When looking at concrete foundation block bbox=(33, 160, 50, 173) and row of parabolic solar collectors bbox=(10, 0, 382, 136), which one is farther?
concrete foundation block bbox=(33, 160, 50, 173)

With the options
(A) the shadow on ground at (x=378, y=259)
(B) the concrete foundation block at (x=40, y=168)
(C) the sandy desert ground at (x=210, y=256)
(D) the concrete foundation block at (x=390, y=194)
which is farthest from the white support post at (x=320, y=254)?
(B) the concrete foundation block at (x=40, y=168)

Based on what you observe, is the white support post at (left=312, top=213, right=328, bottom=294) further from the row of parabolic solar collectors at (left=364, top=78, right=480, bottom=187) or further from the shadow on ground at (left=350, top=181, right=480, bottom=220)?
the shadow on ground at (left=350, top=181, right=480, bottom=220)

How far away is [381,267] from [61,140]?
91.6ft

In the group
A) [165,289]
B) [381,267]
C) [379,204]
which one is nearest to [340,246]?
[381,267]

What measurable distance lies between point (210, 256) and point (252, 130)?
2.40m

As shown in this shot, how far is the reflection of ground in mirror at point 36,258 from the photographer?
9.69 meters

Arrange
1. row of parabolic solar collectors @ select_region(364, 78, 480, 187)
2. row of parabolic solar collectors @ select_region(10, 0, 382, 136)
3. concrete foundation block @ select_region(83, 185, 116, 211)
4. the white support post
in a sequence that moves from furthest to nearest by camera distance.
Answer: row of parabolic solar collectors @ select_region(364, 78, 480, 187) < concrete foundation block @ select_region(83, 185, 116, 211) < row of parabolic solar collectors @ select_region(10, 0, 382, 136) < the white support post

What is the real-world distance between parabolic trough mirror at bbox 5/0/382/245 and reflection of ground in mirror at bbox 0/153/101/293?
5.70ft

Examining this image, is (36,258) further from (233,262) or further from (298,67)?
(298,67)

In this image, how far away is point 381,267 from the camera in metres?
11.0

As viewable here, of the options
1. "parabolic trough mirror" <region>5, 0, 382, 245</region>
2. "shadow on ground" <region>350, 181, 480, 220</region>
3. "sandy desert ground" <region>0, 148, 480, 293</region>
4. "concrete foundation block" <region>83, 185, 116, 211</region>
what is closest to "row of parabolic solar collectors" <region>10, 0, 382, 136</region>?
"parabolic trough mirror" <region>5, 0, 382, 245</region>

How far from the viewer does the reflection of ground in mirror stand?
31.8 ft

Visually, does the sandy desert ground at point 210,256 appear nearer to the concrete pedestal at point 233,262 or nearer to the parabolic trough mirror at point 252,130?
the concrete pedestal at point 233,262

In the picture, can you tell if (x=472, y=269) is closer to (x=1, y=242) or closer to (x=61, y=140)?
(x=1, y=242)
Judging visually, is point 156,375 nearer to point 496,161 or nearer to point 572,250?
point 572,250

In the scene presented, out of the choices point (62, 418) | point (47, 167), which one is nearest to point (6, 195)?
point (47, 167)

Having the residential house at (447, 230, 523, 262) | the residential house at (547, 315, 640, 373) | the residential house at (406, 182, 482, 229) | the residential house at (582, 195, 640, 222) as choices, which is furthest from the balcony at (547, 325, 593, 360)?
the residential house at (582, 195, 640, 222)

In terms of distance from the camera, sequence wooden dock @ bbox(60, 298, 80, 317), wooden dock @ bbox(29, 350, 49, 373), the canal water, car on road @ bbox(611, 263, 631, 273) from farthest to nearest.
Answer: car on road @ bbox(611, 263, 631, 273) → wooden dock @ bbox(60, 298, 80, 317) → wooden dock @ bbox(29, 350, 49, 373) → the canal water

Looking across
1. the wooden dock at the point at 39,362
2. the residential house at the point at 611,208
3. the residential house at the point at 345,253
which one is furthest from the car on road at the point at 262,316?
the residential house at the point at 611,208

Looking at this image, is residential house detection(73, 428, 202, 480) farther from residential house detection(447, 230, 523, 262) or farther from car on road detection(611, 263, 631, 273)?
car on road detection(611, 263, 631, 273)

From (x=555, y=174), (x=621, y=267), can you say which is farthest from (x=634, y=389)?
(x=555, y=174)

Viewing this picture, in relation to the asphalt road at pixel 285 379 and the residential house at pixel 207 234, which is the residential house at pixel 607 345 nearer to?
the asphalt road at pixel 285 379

_REQUIRED WORK:_ Print every line of the material above exactly as it appears.

_OUTPUT BELOW:_
When looking at concrete foundation block bbox=(33, 160, 50, 173) and row of parabolic solar collectors bbox=(10, 0, 382, 136), which one is farther?
concrete foundation block bbox=(33, 160, 50, 173)

With the options
(A) the shadow on ground at (x=378, y=259)
(B) the concrete foundation block at (x=40, y=168)
(C) the sandy desert ground at (x=210, y=256)
(D) the concrete foundation block at (x=390, y=194)
which is farthest from the white support post at (x=320, y=254)?
(B) the concrete foundation block at (x=40, y=168)

Based on what you observe, is the white support post at (left=312, top=213, right=328, bottom=294) further from the row of parabolic solar collectors at (left=364, top=78, right=480, bottom=187) or further from the shadow on ground at (left=350, top=181, right=480, bottom=220)?
the shadow on ground at (left=350, top=181, right=480, bottom=220)

How far away is [381,267] from [61,140]?
91.6ft

In the group
A) [165,289]
B) [381,267]
C) [379,204]
which one is nearest to [340,246]?
[381,267]

What measurable distance lies between point (210, 256) and point (252, 130)?
2.40m

As shown in this shot, how far is the reflection of ground in mirror at point 36,258 from the photographer?
9.69 meters

Arrange
1. row of parabolic solar collectors @ select_region(364, 78, 480, 187)
2. row of parabolic solar collectors @ select_region(10, 0, 382, 136)
3. concrete foundation block @ select_region(83, 185, 116, 211)
4. the white support post
in a sequence that moves from furthest to nearest by camera distance.
Answer: row of parabolic solar collectors @ select_region(364, 78, 480, 187) < concrete foundation block @ select_region(83, 185, 116, 211) < row of parabolic solar collectors @ select_region(10, 0, 382, 136) < the white support post

What is the real-world distance between parabolic trough mirror at bbox 5/0/382/245 and reflection of ground in mirror at bbox 0/153/101/293?
5.70ft

Examining this image, is (36,258) further from (233,262) or further from (298,67)?
(298,67)

In this image, how far away is point 381,267 from the camera in metres?
11.0

As viewable here, of the options
1. "parabolic trough mirror" <region>5, 0, 382, 245</region>
2. "shadow on ground" <region>350, 181, 480, 220</region>
3. "sandy desert ground" <region>0, 148, 480, 293</region>
4. "concrete foundation block" <region>83, 185, 116, 211</region>
what is closest to "row of parabolic solar collectors" <region>10, 0, 382, 136</region>?
"parabolic trough mirror" <region>5, 0, 382, 245</region>

How far from the viewer does the reflection of ground in mirror stand?
31.8 ft

Visually, does the sandy desert ground at point 210,256 appear nearer to the concrete pedestal at point 233,262 or nearer to the parabolic trough mirror at point 252,130?
the concrete pedestal at point 233,262

In the picture, can you tell if (x=472, y=269) is closer to (x=1, y=242) or closer to (x=61, y=140)?
(x=1, y=242)
Judging visually, is point 156,375 nearer to point 496,161 or nearer to point 572,250?
point 572,250

In the scene presented, out of the choices point (62, 418) | point (47, 167), which one is nearest to point (6, 195)?
point (47, 167)

Having the residential house at (447, 230, 523, 262) | the residential house at (547, 315, 640, 373) | the residential house at (406, 182, 482, 229) | the residential house at (582, 195, 640, 222) as choices, which is furthest from the balcony at (547, 325, 593, 360)?
the residential house at (582, 195, 640, 222)

In terms of distance from the camera, sequence wooden dock @ bbox(60, 298, 80, 317), wooden dock @ bbox(29, 350, 49, 373), the canal water, car on road @ bbox(611, 263, 631, 273) from farthest to nearest.
Answer: car on road @ bbox(611, 263, 631, 273) → wooden dock @ bbox(60, 298, 80, 317) → wooden dock @ bbox(29, 350, 49, 373) → the canal water

Looking across
1. the wooden dock at the point at 39,362
2. the residential house at the point at 611,208
3. the residential house at the point at 345,253
which one is furthest from the car on road at the point at 262,316?
the residential house at the point at 611,208

Looking at this image, is residential house detection(73, 428, 202, 480) farther from residential house detection(447, 230, 523, 262) or farther from car on road detection(611, 263, 631, 273)?
car on road detection(611, 263, 631, 273)

From (x=555, y=174), (x=621, y=267), can you say which is farthest from (x=634, y=389)?
(x=555, y=174)

Viewing this picture, in relation to the asphalt road at pixel 285 379 and the residential house at pixel 207 234, which is the residential house at pixel 607 345 nearer to?
the asphalt road at pixel 285 379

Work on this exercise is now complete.